Credit constraints operate in a variety of ways in Cameroon where an underdeveloped state of capital markets causes enterprises to rely on informal credit sources. This study examined the determinants of small and medium size enterprises access to credit schemes in the Mezam division of Cameroon. The results pointed out that 5.2% of the SMEs accessed credit from banks while 92.8% obtained finance from informal credit sources. The logit model results showed that the educational level of the enterprise owner or manager, longevity in business, and the availability of collateral security determines SME’s access to credit from financial institutions.

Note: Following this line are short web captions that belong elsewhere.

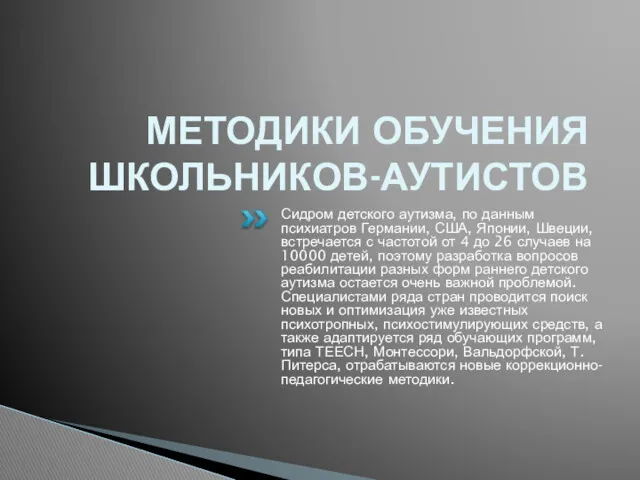 МЕТОДИКИ ОБУЧЕНИЯ ШКОЛЬНИКОВ-АУТИСТОВ Сидром детского аутизма, по данным психиатров Германии,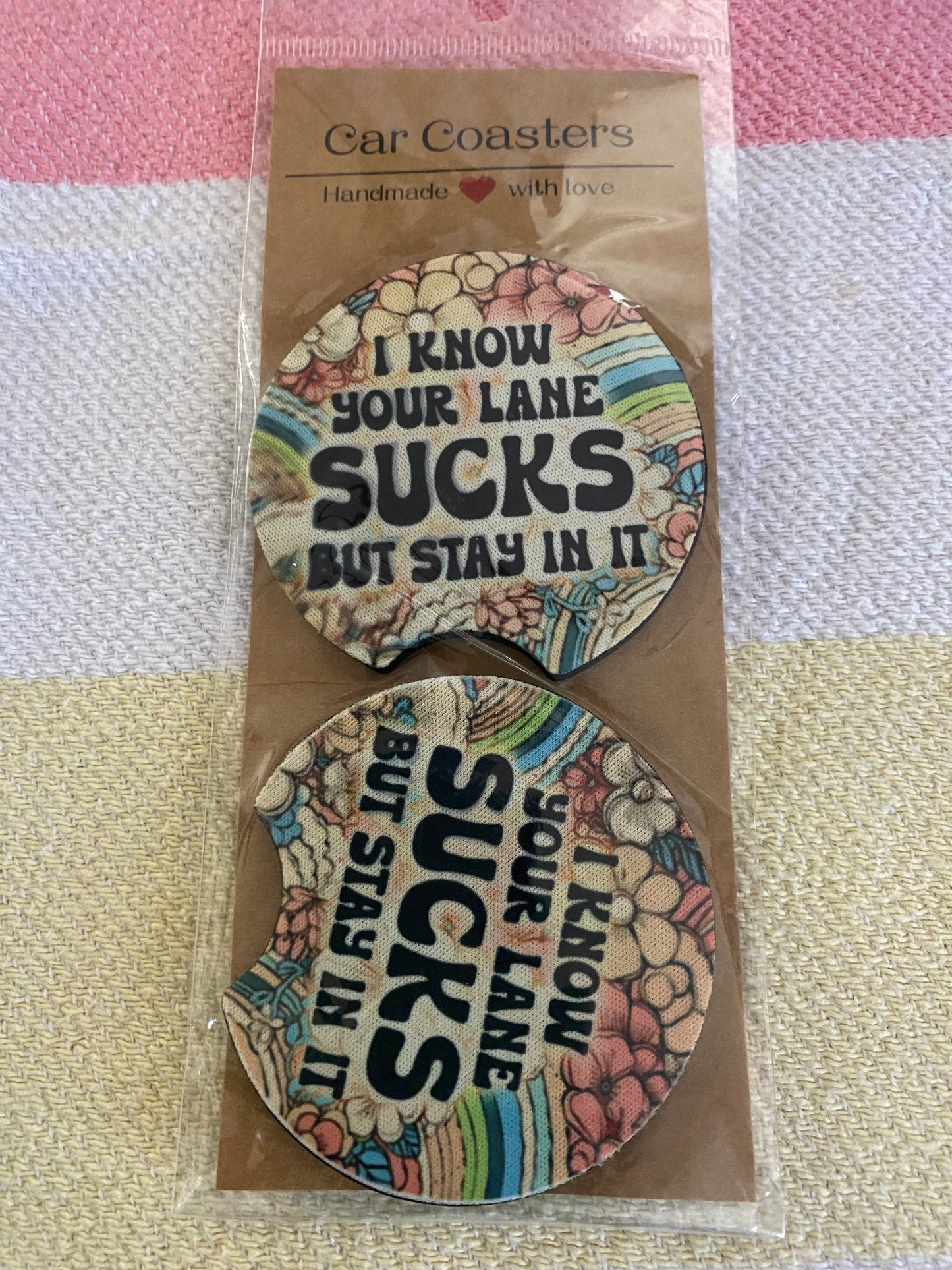 I Know Your Lane Sucks But Stay In It - Neoprene Car Coasters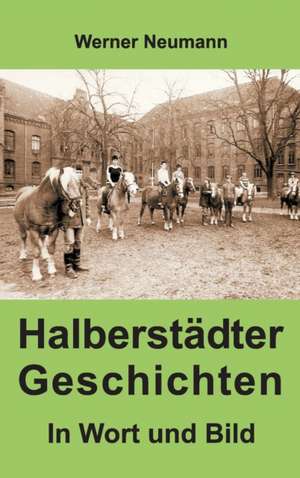 Halberstädter Geschichten de Werner Neumann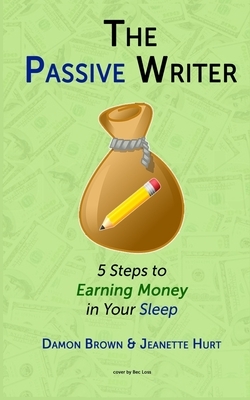 The Passive Writer: 5 Steps to Earning Money in Your Sleep by Jeanette Hurt, Damon Brown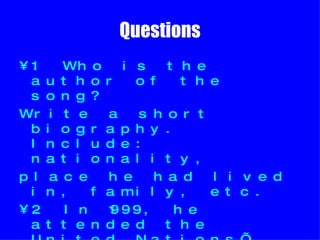 Questions 1. Who is the author of the song? Write a short biography. Include: nationality, place he had lived in, family, etc.  2. In 1999, he attended the United Nations’ 50th anniversary in Geneva.  What did he do that called people’s attention?  3. Which was the result of his reaction towards the UN’s politics?   
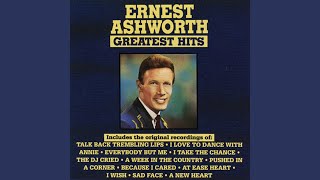 Video thumbnail of "Ernest Ashworth - Pushed In A Corner"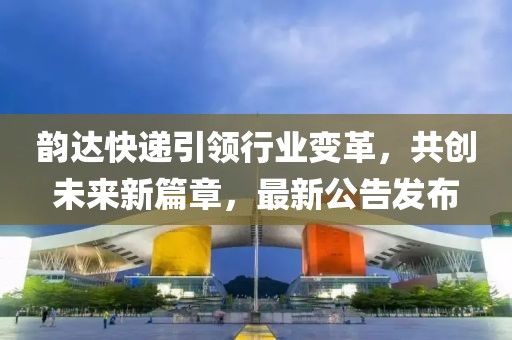 韵达快递引领行业变革，共创未来新篇章，最新公告发布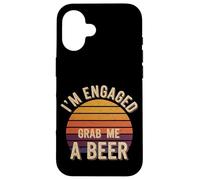 I'm Engaged Grab Me A Beer Wedding Proposal Humor ||- Coque pour iPhone 16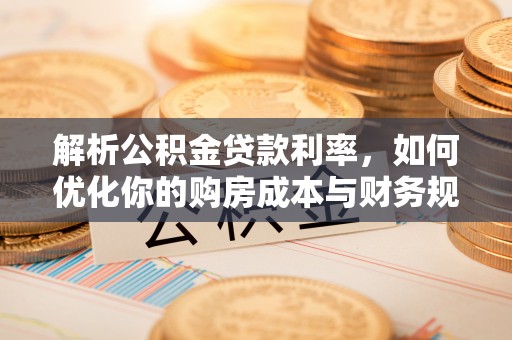 信用解析公积金贷款利率，如何优化你的购房成本与财务规划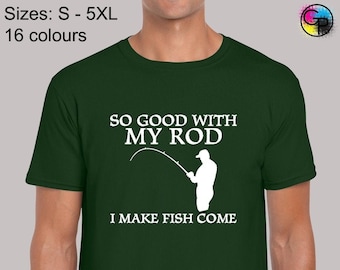 So good with my rod mens t shirt unisex funny fishing rude joke  angling carp design quality fisherman angler birthday fish present gift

Therefore, financial and government institutions should expand their financial support to the small business sector it being a major force in the country’s economic sphere. Through various legislative mechanisms, governments can provide financial, operational, business and marketing support to SMEs. These may involve the provision of collateral while creating and also supporting various loan schemes undertaken by SMEs. These loan schemes could also involve mechanisms which encourage SMEs to hire more personnel, achieve financial autonomy and a reduction in government or local taxes. Such as to reduce the financial burden on SMEs and increase efficiency or productivity, governments could also subsidize the training of SME personnel.

Furthermore, governments could cover or subsidize the cost of business or marketing consulting for SMEs. From this perspective, the government of Cameroon could aid in organizing through subsidies, the SME conferences, events such as trade fairs, road shows which may increase awareness and networking for local SMEs. These events would facilitate the participation of SMEs at lower expense thus helping these SMEs in attracting new customers and opening up to other business ventures as well as partners.

This may help the sector to continue reducing the effect of socio-economic challenges like unemployment, inequality and poverty. Also, financial institutions should be involved in creating awareness, particularly the importance of collateral through advertisements, communication with trade associations and business related events including trade fairs. The SME may become aware of requirements which would thus encourage investment in collateral assets.

Conflicts of Interest

The authors declare no conflicts of interest regarding the publication of this paper.